Activity:
Extract every entry word for word.

Collected data

[Start of section]

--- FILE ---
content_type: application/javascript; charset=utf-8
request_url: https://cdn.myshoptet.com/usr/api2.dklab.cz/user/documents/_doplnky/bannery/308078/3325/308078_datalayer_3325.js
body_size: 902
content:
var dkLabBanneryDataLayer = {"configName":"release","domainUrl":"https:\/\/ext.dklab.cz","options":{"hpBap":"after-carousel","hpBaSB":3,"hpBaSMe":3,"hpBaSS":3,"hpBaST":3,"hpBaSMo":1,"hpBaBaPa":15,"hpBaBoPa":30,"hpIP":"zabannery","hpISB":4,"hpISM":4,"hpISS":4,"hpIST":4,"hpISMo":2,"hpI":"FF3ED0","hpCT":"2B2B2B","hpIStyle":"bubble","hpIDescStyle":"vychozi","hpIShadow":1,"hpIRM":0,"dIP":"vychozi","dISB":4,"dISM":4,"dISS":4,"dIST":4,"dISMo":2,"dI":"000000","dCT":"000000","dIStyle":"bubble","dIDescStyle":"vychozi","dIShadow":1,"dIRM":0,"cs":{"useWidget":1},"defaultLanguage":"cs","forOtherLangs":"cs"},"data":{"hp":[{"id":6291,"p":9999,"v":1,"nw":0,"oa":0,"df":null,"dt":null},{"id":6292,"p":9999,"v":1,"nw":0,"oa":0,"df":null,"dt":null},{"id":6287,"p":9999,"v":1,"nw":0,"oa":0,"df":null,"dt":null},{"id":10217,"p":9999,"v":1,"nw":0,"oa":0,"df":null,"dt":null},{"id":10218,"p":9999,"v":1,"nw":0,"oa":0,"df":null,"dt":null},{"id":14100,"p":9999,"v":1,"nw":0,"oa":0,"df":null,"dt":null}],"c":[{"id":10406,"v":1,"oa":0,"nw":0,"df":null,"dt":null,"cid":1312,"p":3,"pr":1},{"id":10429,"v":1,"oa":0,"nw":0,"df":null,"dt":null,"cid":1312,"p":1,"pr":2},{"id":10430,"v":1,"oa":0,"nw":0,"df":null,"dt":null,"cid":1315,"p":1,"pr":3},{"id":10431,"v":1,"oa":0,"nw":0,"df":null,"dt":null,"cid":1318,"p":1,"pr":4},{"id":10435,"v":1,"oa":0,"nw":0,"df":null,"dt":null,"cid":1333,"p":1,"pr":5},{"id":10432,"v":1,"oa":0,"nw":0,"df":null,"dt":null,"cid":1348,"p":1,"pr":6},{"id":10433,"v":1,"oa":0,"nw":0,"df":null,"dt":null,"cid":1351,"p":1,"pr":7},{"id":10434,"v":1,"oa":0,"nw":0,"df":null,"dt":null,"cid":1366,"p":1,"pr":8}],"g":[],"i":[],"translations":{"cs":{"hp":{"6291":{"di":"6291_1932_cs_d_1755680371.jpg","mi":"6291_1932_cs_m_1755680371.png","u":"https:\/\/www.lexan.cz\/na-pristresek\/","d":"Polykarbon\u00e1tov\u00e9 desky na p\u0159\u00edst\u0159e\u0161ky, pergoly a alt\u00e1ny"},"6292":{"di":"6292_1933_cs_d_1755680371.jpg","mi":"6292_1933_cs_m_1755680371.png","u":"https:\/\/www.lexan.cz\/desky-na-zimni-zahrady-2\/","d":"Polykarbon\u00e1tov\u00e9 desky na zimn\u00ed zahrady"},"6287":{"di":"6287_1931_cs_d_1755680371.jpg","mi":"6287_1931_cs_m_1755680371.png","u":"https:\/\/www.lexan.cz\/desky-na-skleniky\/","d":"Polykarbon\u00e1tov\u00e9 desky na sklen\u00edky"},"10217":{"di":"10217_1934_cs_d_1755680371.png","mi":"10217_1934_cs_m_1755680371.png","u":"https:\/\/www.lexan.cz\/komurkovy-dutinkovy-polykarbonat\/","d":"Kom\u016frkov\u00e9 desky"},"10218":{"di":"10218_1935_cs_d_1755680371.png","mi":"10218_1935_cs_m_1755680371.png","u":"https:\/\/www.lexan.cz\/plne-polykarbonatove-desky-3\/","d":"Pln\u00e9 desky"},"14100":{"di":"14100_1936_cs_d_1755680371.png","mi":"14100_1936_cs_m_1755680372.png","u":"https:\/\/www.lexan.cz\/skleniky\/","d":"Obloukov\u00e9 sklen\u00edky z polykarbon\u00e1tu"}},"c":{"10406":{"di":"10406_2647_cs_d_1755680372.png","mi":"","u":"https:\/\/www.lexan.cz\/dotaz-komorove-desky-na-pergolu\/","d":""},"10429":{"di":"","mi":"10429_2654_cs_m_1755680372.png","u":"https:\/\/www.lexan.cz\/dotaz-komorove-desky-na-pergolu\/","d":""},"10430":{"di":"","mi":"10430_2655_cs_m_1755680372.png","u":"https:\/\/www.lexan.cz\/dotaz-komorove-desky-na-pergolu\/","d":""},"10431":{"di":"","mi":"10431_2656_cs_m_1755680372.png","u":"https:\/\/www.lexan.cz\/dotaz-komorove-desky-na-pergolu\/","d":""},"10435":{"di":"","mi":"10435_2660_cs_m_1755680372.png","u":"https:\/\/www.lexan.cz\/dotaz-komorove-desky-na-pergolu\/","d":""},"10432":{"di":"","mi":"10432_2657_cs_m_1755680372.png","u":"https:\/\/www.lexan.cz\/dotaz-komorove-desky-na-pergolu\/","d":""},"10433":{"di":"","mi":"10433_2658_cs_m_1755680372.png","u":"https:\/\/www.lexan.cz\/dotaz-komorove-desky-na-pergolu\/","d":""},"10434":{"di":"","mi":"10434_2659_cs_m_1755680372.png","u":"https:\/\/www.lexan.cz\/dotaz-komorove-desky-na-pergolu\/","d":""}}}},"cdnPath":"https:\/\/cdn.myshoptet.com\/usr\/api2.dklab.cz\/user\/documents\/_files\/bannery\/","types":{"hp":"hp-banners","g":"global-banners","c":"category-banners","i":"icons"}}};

[End of section]

Task answer:
--- FILE ---
content_type: application/javascript; charset=utf-8
request_url: https://cdn.myshoptet.com/usr/api2.dklab.cz/user/documents/_doplnky/bannery/308078/3325/308078_datalayer_3325.js
body_size: 902
content:
var dkLabBanneryDataLayer = {"configName":"release","domainUrl":"https:\/\/ext.dklab.cz","options":{"hpBap":"after-carousel","hpBaSB":3,"hpBaSMe":3,"hpBaSS":3,"hpBaST":3,"hpBaSMo":1,"hpBaBaPa":15,"hpBaBoPa":30,"hpIP":"zabannery","hpISB":4,"hpISM":4,"hpISS":4,"hpIST":4,"hpISMo":2,"hpI":"FF3ED0","hpCT":"2B2B2B","hpIStyle":"bubble","hpIDescStyle":"vychozi","hpIShadow":1,"hpIRM":0,"dIP":"vychozi","dISB":4,"dISM":4,"dISS":4,"dIST":4,"dISMo":2,"dI":"000000","dCT":"000000","dIStyle":"bubble","dIDescStyle":"vychozi","dIShadow":1,"dIRM":0,"cs":{"useWidget":1},"defaultLanguage":"cs","forOtherLangs":"cs"},"data":{"hp":[{"id":6291,"p":9999,"v":1,"nw":0,"oa":0,"df":null,"dt":null},{"id":6292,"p":9999,"v":1,"nw":0,"oa":0,"df":null,"dt":null},{"id":6287,"p":9999,"v":1,"nw":0,"oa":0,"df":null,"dt":null},{"id":10217,"p":9999,"v":1,"nw":0,"oa":0,"df":null,"dt":null},{"id":10218,"p":9999,"v":1,"nw":0,"oa":0,"df":null,"dt":null},{"id":14100,"p":9999,"v":1,"nw":0,"oa":0,"df":null,"dt":null}],"c":[{"id":10406,"v":1,"oa":0,"nw":0,"df":null,"dt":null,"cid":1312,"p":3,"pr":1},{"id":10429,"v":1,"oa":0,"nw":0,"df":null,"dt":null,"cid":1312,"p":1,"pr":2},{"id":10430,"v":1,"oa":0,"nw":0,"df":null,"dt":null,"cid":1315,"p":1,"pr":3},{"id":10431,"v":1,"oa":0,"nw":0,"df":null,"dt":null,"cid":1318,"p":1,"pr":4},{"id":10435,"v":1,"oa":0,"nw":0,"df":null,"dt":null,"cid":1333,"p":1,"pr":5},{"id":10432,"v":1,"oa":0,"nw":0,"df":null,"dt":null,"cid":1348,"p":1,"pr":6},{"id":10433,"v":1,"oa":0,"nw":0,"df":null,"dt":null,"cid":1351,"p":1,"pr":7},{"id":10434,"v":1,"oa":0,"nw":0,"df":null,"dt":null,"cid":1366,"p":1,"pr":8}],"g":[],"i":[],"translations":{"cs":{"hp":{"6291":{"di":"6291_1932_cs_d_1755680371.jpg","mi":"6291_1932_cs_m_1755680371.png","u":"https:\/\/www.lexan.cz\/na-pristresek\/","d":"Polykarbon\u00e1tov\u00e9 desky na p\u0159\u00edst\u0159e\u0161ky, pergoly a alt\u00e1ny"},"6292":{"di":"6292_1933_cs_d_1755680371.jpg","mi":"6292_1933_cs_m_1755680371.png","u":"https:\/\/www.lexan.cz\/desky-na-zimni-zahrady-2\/","d":"Polykarbon\u00e1tov\u00e9 desky na zimn\u00ed zahrady"},"6287":{"di":"6287_1931_cs_d_1755680371.jpg","mi":"6287_1931_cs_m_1755680371.png","u":"https:\/\/www.lexan.cz\/desky-na-skleniky\/","d":"Polykarbon\u00e1tov\u00e9 desky na sklen\u00edky"},"10217":{"di":"10217_1934_cs_d_1755680371.png","mi":"10217_1934_cs_m_1755680371.png","u":"https:\/\/www.lexan.cz\/komurkovy-dutinkovy-polykarbonat\/","d":"Kom\u016frkov\u00e9 desky"},"10218":{"di":"10218_1935_cs_d_1755680371.png","mi":"10218_1935_cs_m_1755680371.png","u":"https:\/\/www.lexan.cz\/plne-polykarbonatove-desky-3\/","d":"Pln\u00e9 desky"},"14100":{"di":"14100_1936_cs_d_1755680371.png","mi":"14100_1936_cs_m_1755680372.png","u":"https:\/\/www.lexan.cz\/skleniky\/","d":"Obloukov\u00e9 sklen\u00edky z polykarbon\u00e1tu"}},"c":{"10406":{"di":"10406_2647_cs_d_1755680372.png","mi":"","u":"https:\/\/www.lexan.cz\/dotaz-komorove-desky-na-pergolu\/","d":""},"10429":{"di":"","mi":"10429_2654_cs_m_1755680372.png","u":"https:\/\/www.lexan.cz\/dotaz-komorove-desky-na-pergolu\/","d":""},"10430":{"di":"","mi":"10430_2655_cs_m_1755680372.png","u":"https:\/\/www.lexan.cz\/dotaz-komorove-desky-na-pergolu\/","d":""},"10431":{"di":"","mi":"10431_2656_cs_m_1755680372.png","u":"https:\/\/www.lexan.cz\/dotaz-komorove-desky-na-pergolu\/","d":""},"10435":{"di":"","mi":"10435_2660_cs_m_1755680372.png","u":"https:\/\/www.lexan.cz\/dotaz-komorove-desky-na-pergolu\/","d":""},"10432":{"di":"","mi":"10432_2657_cs_m_1755680372.png","u":"https:\/\/www.lexan.cz\/dotaz-komorove-desky-na-pergolu\/","d":""},"10433":{"di":"","mi":"10433_2658_cs_m_1755680372.png","u":"https:\/\/www.lexan.cz\/dotaz-komorove-desky-na-pergolu\/","d":""},"10434":{"di":"","mi":"10434_2659_cs_m_1755680372.png","u":"https:\/\/www.lexan.cz\/dotaz-komorove-desky-na-pergolu\/","d":""}}}},"cdnPath":"https:\/\/cdn.myshoptet.com\/usr\/api2.dklab.cz\/user\/documents\/_files\/bannery\/","types":{"hp":"hp-banners","g":"global-banners","c":"category-banners","i":"icons"}}};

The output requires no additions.